EXCERPT START

A 57-year-old woman with membranous nephropathy was treated with warfarin for peripheral and cerebral venous thromboses. One week after starting antihypertensive treatment with candesartan, she was admitted to hospital with arthralgia, fever, facial edema and alveolitis. She was treated with steroids, antihistamines and antibiotics. Subsequently, she was diagnosed with a large intramuscular hematoma and her INR (International Normalized Ratio) was found to be 6.0 (therapeutic interval approximately 2-3). She also had hypoalbuminemia with an albumin concentration of 19 g/L (reference interval 34-44 g/L). The patient was then treated with vitamin K and the INR fell to 1.3. Shortly thereafter, she developed a cerebral infarction and died from increased intracranial pressure.

The case has been reported to the regional pharmacovigilance centre.

Sammanfattning: There are no reports of interactions between candesartan and warfarin, and there is even some empiric evidence that candesartan does not alter the effects of warfarin. Theoretically, the inflammatory state induced in this patient could have caused down-regulation of drug-metabolising enzymes, thereby reducing the elimination of warfarin. Also, possible interactions between warfarin and the medication given after admission to hospital should be considered.

Svar: The majority of known pharmacological interactions with warfarin involve inhibition of its metabolism, most commonly by inhibition of the cytochrome P450 isoenzyme CYP2C9 that metabolises the more potent S-enantiomer of racemic warfarin (1). CYP2C9 is involved in the metabolism of candesartan (2), but no positive reports of interactions between the two substances were found in Medline, Drugline or standard pharmacological literature. On the contrary, it has been demonstrated that ten days´ addition of candesartan to a stable warfarin therapy does not interfere with the latter (3). This is in coherence with the finding that CYP2C9 enzymatic activity in vitro is virtually unaltered by therapeutic concentrations of candesartan (4).

EXCERPT END
PROVIDED MATERIAL START

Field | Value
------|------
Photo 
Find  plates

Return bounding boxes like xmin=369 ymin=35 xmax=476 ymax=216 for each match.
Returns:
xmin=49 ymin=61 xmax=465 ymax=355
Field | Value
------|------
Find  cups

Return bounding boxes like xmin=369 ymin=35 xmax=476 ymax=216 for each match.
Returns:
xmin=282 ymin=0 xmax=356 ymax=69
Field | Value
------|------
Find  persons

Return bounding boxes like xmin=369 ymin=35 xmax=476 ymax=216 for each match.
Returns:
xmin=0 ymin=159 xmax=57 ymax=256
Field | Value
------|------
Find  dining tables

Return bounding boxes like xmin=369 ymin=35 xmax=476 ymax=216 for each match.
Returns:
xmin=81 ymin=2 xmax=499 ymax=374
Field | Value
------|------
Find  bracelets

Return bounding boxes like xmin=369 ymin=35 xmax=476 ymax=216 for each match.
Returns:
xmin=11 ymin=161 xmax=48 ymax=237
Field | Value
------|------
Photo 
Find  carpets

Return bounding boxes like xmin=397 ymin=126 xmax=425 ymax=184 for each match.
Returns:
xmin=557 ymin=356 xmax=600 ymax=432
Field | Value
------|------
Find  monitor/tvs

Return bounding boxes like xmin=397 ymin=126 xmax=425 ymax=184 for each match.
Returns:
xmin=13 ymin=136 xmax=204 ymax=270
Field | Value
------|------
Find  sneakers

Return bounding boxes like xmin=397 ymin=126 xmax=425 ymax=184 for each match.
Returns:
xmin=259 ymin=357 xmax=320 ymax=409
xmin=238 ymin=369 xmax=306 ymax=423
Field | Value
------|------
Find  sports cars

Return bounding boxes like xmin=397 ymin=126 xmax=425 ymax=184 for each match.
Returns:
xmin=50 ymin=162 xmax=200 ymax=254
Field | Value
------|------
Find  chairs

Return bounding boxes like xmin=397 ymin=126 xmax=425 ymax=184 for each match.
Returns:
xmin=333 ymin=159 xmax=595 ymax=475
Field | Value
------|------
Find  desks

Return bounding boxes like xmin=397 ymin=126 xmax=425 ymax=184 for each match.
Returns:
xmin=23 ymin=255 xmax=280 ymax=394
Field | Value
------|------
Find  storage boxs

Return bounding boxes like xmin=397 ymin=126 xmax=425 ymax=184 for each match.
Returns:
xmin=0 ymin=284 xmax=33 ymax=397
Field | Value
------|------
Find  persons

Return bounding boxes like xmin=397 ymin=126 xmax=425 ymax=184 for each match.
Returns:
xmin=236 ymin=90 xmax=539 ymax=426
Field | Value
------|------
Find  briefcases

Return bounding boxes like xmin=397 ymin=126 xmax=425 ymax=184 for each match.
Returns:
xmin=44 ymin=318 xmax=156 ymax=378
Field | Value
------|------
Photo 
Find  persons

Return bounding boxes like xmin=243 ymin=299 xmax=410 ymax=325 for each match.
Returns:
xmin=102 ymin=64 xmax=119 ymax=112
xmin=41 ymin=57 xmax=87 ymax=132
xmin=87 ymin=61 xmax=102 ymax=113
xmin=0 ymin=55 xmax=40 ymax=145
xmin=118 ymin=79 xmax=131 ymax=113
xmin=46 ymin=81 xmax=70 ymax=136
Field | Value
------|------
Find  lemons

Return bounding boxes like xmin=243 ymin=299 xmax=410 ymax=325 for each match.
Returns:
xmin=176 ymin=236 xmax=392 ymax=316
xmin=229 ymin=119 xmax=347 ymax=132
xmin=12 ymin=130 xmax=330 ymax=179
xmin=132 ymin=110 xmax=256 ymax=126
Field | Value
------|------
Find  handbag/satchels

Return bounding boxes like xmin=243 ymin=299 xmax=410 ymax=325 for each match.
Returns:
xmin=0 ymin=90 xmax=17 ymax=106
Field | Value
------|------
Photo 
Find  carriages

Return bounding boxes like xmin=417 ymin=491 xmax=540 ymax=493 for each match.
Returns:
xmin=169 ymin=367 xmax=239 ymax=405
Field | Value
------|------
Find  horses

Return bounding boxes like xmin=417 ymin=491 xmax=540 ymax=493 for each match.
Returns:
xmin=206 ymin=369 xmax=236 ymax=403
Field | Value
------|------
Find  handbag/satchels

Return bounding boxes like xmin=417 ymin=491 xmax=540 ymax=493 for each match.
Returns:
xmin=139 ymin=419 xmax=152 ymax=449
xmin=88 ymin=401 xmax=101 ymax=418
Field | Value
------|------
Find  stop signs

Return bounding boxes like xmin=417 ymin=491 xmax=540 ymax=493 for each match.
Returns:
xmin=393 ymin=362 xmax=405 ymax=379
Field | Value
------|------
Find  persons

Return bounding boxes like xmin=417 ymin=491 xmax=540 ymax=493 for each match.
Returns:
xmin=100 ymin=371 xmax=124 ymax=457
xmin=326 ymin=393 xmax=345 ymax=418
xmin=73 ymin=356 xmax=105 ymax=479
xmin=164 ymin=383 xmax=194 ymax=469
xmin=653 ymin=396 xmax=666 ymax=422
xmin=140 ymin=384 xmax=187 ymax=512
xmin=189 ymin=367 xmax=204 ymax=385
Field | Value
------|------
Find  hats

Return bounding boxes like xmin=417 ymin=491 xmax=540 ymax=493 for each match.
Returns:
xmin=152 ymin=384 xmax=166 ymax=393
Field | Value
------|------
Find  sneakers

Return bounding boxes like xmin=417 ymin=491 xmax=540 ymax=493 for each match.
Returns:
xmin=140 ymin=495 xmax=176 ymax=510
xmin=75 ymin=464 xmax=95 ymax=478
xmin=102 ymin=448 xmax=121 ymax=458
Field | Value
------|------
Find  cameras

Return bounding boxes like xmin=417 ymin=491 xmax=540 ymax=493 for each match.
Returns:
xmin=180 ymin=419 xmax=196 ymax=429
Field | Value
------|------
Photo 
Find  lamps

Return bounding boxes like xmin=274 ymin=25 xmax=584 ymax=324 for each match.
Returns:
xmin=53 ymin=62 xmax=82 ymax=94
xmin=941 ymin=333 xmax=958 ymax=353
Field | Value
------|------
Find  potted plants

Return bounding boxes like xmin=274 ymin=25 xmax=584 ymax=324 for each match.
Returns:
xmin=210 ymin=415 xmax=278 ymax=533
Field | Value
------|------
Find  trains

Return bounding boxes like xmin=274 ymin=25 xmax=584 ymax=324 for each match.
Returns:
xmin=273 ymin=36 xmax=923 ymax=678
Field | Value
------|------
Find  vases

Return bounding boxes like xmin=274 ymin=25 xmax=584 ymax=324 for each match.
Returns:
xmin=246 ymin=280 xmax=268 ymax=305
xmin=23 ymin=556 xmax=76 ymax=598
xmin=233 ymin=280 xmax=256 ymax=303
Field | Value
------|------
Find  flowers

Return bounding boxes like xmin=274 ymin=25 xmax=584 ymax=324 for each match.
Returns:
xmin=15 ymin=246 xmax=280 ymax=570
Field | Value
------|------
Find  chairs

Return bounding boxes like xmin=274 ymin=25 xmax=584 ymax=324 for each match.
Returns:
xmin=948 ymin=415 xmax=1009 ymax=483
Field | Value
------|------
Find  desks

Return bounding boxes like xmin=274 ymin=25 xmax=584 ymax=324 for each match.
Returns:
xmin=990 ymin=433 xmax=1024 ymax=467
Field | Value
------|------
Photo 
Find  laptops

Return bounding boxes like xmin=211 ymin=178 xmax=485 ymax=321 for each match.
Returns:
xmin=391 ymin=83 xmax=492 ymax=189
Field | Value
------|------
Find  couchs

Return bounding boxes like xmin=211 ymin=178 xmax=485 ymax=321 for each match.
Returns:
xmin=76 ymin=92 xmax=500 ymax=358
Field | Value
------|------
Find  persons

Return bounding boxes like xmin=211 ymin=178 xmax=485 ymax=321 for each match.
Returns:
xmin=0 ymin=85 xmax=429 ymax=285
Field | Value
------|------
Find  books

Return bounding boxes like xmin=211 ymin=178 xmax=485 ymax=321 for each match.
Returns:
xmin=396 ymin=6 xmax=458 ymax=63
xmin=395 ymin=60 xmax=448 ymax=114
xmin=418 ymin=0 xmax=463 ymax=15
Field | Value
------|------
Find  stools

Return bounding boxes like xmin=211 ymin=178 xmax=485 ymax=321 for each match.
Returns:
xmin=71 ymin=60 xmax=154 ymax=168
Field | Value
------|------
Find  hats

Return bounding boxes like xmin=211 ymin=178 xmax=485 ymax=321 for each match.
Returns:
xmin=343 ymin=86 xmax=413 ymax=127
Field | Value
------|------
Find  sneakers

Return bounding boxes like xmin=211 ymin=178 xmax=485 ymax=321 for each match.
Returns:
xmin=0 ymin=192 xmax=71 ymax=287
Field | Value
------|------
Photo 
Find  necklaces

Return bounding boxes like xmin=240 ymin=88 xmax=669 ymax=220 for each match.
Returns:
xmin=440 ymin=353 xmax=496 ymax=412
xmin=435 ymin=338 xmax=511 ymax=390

PROVIDED MATERIAL END

## QUESTIONS:
A: In the case report on warfarin and candesartan, what was the patient's INR when the intramuscular hematoma was diagnosed?
B: Translate this sentence from the case report on warfarin and candesartan into Spanish: "The case has been reported to the regional pharmacovigilance centre."
C: Pick up the case report on warfarin and candesartan after its final sentence and carry it further.

## ANSWERS PROVIDED:
A: 6.0

B: El caso ha sido notificado al centro regional de farmacovigilancia.

C:
In the present case, hypoalbuminemia was noted. This condition is, however, not expected to alter the pharmacokinetics of warfarin, since albumin loss is a relatively slow process. If such a decline in albumin concentration were to evolve from decreased synthesis in the liver, albumin´s biological half-life of 17 to 20 days would make the decline too slow to cause an increase in unbound warfarin concentration (5). Even if the mechanism would involve renal dysfunction with increased loss of albumin, it appears unlikely that the decline rate would be high enough to match the half-life of the more potent S-warfarin enantiomer (18-65 h) (6). Furthermore, there is no evidence that the hypoalbuminemia in the present case was not present prior to the candesartan treatment. Rather, it seems plausible that it was caused by the preexisting nephropathy and, if so, had been present for a longer period of time.

Another mechanism by which an interaction could possibly arise is altered warfarin metabolism secondary to the allergic/inflammatory reactions caused by candesartan. Several inflammatory mediators have an inherent potency to down-regulate the expression of different drug biotransformation enzymes. However, the exact mechanisms and the applicability to warfarin remain to be elucidated (7).

There are no obvious reasons to expect any pharmacodynamic interactions between candesartan and warfarin.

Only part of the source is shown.